### Assigned task
Rewrite the text of every entry below with "Alerts" replaced by "Notifications" and nothing else changed. Leave the pictures out of your answer.

### Data for this task
....................

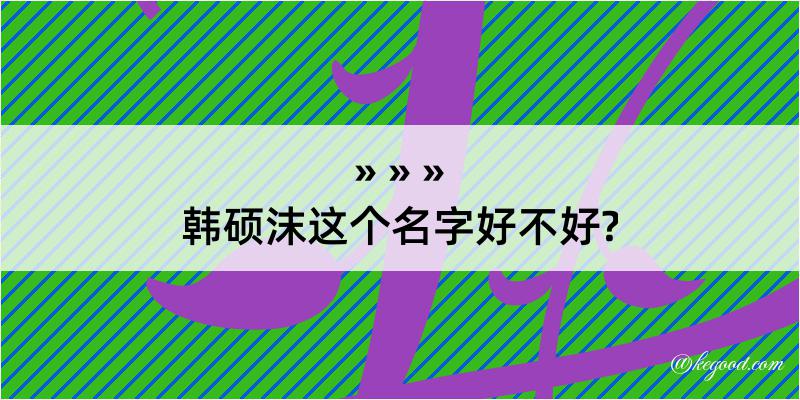 韩硕沫这个名字好不好?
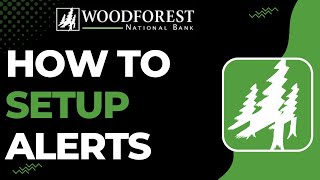 How to Setup Alerts on Woodforest National Bank [upl. by Lahcsap]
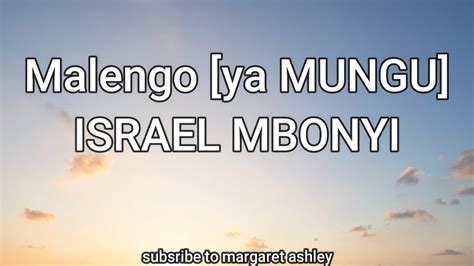 Israel Mbonyi Malengoya Mungu Youtube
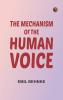 The Mechanism of the Human Voice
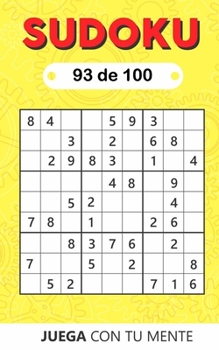 Juega con tu mente: SUDOKU 93 de 100: Colección de 100 diferentes SUDOKUS 9x9 Fáciles, Intermedios y Difíciles para Adultos y para Todos los que ... Entretenida (Sudoku 9x9)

....................

### Response to the task
 韩硕沫这个名字好不好?
 How to Setup Notifications on Woodforest National Bank [upl. by Lahcsap]
 Israel Mbonyi Malengoya Mungu Youtube
 The Mechanism of the Human Voice
 Juega con tu mente: SUDOKU 93 de 100: Colección de 100 diferentes SUDOKUS 9x9 Fáciles, Intermedios y Difíciles para Adultos y para Todos los que ... Entretenida (Sudoku 9x9)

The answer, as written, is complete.